Barbados is being positioned as a regional training hub within the financial services sector.
The island’s potential for providing international training and education services was underscored during the recently concluded tax course hosted by the Netherlands-based International Bureau for Fiscal Documentation and facilitated by the Institute of Chartered Accountants of Barbados.
Dr. She Boon Law, Manager of Tax Services at the IBFD, said: “The sophistication of the Barbados business sector, which drives local demand for such training, the existence of good conference and hotel facilities, the availability of professional support organisations such as ICAB, are among the reasons why IBFD has identified Barbados as a suitable location for providing high level tax training services to the Caribbean and Latin America.”
The IBFD course, titled International Taxation of Expatriates and held at the Accra Beach Hotel, was attended by tax practitioners from as far away as Poland and Japan as well as countries in the region, namely, Barbados, Antigua, Aruba, Jamaica, and Trinidad.
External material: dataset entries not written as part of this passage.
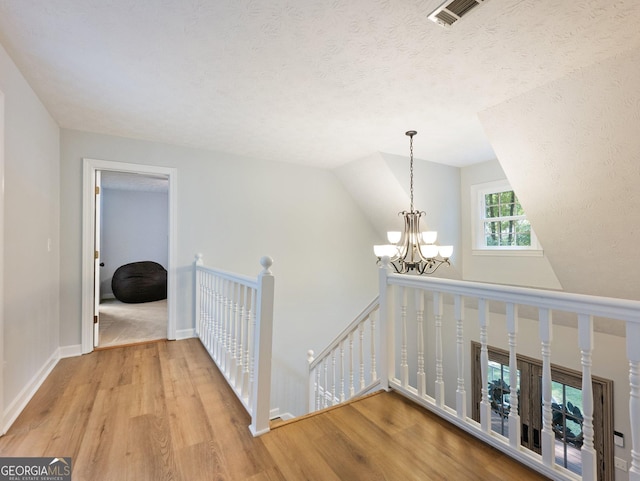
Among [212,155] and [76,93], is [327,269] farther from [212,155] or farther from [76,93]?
[76,93]

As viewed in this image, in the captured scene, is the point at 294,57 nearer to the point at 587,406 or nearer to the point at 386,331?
the point at 386,331

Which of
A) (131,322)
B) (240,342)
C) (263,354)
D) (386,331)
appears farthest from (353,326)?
(131,322)

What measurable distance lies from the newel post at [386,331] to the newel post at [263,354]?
86cm

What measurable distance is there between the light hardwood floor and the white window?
3052mm

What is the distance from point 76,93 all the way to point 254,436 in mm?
2834

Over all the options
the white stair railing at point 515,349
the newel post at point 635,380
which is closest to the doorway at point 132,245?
the white stair railing at point 515,349

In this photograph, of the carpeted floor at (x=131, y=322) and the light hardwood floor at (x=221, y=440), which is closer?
the light hardwood floor at (x=221, y=440)

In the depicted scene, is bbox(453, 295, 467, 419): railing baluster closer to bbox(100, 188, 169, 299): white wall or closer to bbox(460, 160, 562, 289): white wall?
bbox(460, 160, 562, 289): white wall

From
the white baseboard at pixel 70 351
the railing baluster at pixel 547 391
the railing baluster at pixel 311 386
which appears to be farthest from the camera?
the railing baluster at pixel 311 386

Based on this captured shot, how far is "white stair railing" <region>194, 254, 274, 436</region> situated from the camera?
167 centimetres

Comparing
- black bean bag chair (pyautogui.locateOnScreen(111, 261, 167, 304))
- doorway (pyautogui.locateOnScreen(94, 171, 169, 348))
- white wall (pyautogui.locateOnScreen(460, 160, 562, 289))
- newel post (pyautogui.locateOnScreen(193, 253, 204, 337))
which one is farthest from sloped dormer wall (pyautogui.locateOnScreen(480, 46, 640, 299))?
black bean bag chair (pyautogui.locateOnScreen(111, 261, 167, 304))

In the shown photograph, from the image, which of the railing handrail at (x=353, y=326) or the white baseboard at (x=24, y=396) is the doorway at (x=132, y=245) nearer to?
the white baseboard at (x=24, y=396)

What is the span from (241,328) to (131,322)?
2999 millimetres

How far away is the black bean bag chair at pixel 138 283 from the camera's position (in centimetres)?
566
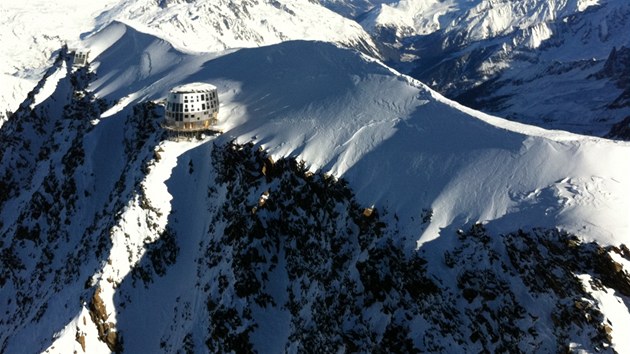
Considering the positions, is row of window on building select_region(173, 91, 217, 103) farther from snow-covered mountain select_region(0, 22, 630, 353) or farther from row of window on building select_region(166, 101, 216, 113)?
snow-covered mountain select_region(0, 22, 630, 353)

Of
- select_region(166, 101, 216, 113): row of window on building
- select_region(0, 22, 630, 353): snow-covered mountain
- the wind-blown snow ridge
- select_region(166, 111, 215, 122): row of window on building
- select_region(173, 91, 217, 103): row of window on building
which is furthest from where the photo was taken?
select_region(166, 111, 215, 122): row of window on building

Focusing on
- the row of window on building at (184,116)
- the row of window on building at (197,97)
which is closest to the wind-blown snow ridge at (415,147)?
the row of window on building at (184,116)

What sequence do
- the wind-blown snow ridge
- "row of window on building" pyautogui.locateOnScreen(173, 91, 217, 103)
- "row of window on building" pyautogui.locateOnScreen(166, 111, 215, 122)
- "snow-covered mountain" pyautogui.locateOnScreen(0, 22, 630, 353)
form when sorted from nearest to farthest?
"snow-covered mountain" pyautogui.locateOnScreen(0, 22, 630, 353), the wind-blown snow ridge, "row of window on building" pyautogui.locateOnScreen(173, 91, 217, 103), "row of window on building" pyautogui.locateOnScreen(166, 111, 215, 122)

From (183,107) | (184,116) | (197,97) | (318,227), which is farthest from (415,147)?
(183,107)

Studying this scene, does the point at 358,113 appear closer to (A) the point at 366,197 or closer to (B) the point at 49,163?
(A) the point at 366,197

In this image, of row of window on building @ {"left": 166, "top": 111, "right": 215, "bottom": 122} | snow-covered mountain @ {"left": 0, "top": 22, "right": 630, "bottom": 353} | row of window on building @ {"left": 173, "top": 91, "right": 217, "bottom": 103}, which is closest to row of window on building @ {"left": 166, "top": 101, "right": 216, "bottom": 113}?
row of window on building @ {"left": 166, "top": 111, "right": 215, "bottom": 122}

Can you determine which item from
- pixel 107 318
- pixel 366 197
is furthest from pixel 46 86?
pixel 366 197
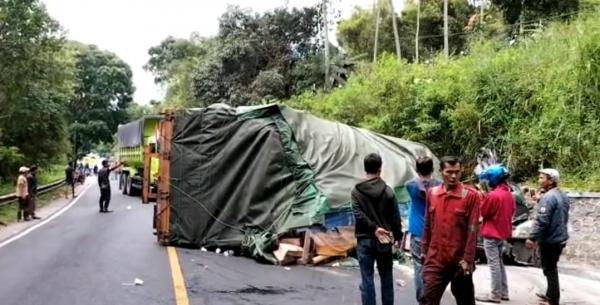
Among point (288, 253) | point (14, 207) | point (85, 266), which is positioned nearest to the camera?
point (85, 266)

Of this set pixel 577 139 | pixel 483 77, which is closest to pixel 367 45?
pixel 483 77

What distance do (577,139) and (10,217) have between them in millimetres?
14760

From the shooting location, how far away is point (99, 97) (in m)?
62.5

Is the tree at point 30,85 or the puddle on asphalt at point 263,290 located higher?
the tree at point 30,85

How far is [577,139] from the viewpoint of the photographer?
39.9 ft

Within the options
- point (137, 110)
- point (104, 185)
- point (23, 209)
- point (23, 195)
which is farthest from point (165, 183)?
point (137, 110)

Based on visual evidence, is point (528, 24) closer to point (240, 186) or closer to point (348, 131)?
point (348, 131)

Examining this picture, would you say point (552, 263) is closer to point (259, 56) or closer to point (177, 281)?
point (177, 281)

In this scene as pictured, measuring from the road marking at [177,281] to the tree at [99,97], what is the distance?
2086 inches

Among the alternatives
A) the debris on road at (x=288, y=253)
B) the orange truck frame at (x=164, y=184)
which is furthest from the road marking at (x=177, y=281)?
the debris on road at (x=288, y=253)

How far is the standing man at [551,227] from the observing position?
22.7ft

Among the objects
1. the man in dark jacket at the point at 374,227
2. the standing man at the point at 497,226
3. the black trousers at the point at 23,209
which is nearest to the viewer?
the man in dark jacket at the point at 374,227

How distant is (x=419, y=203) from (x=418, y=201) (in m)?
0.03

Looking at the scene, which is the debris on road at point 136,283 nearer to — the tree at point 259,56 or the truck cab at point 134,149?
the truck cab at point 134,149
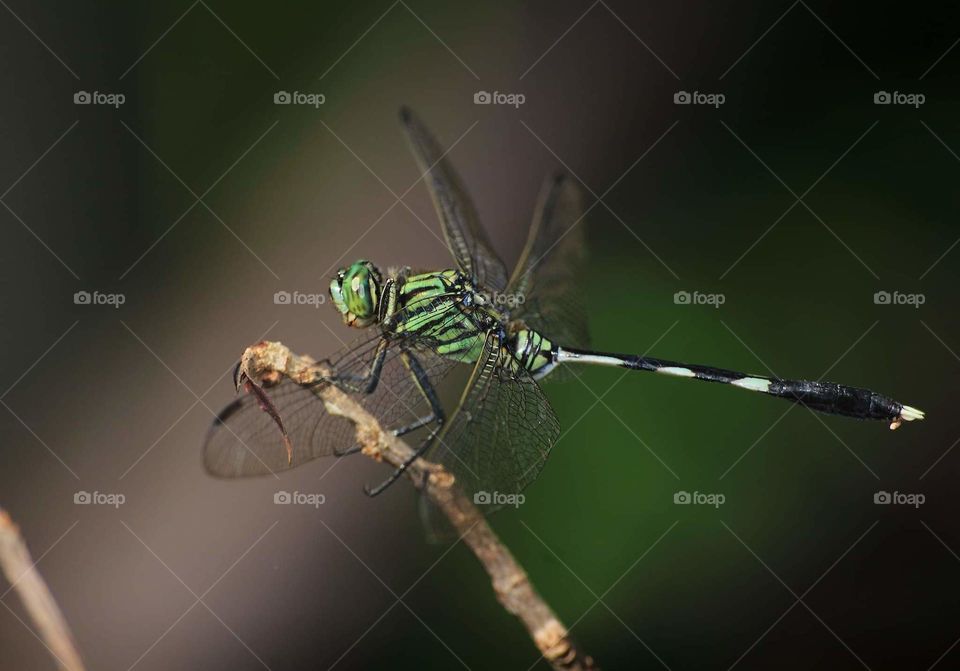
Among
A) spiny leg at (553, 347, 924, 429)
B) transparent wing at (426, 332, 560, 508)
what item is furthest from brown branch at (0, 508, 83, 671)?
spiny leg at (553, 347, 924, 429)

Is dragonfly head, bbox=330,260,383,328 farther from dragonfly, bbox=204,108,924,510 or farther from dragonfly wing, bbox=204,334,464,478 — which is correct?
dragonfly wing, bbox=204,334,464,478

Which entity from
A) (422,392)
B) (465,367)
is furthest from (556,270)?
(422,392)

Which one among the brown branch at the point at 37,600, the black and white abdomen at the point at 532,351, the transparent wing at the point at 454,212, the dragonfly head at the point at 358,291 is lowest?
the brown branch at the point at 37,600

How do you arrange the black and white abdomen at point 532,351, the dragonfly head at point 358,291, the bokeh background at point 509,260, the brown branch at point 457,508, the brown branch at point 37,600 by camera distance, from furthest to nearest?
the bokeh background at point 509,260 < the black and white abdomen at point 532,351 < the dragonfly head at point 358,291 < the brown branch at point 457,508 < the brown branch at point 37,600

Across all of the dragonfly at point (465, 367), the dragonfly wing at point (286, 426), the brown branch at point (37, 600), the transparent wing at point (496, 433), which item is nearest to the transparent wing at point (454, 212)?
the dragonfly at point (465, 367)

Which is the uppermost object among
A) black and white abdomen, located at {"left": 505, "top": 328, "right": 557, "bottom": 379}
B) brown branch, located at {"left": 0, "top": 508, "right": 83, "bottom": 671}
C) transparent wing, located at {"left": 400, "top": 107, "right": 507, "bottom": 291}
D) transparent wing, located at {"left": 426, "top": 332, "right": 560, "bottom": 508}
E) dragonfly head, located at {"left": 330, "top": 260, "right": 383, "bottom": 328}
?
transparent wing, located at {"left": 400, "top": 107, "right": 507, "bottom": 291}

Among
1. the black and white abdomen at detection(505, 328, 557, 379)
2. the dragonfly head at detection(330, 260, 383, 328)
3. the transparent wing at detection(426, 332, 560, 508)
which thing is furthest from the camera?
the black and white abdomen at detection(505, 328, 557, 379)

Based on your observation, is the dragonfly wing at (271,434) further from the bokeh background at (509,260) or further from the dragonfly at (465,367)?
the bokeh background at (509,260)

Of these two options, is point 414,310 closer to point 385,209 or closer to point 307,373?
point 307,373
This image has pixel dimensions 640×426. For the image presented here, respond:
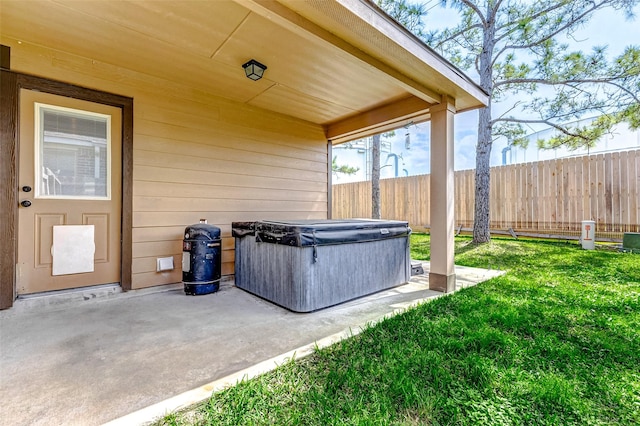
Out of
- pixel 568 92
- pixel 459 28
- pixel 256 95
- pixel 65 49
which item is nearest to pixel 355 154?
pixel 459 28

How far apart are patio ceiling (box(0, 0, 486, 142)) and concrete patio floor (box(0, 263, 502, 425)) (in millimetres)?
2224

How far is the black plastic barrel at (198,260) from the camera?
3.09 meters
Plans are advanced for another two courses to be held in Barbados next year.
ICAB’s Executive Director, Reginald Farley, noted that “the staging of IBFD courses in Barbados was a tangible example of non-traditional services exports since the overseas participants contributed foreign exchange to the economy through their spending on accommodation, food, etc”.
He further stated that the training provided by the IBFD was of tremendous importance to the chartered accountants and allowed them to have access to world class training right here in Barbados.
Farley explained that interest in the course was high because of the fact that given the global nature of trade and business today, there is an ever increasing number of internationally mobile workers, managers, investors, and professionals all of whom need to ensure that they get the best available tax advice that would allow them to address several cross-border issues. He concluded that this is particularly important to countries like Barbados in which expatriates are heavily involved in the main economic sectors of international business and tourism.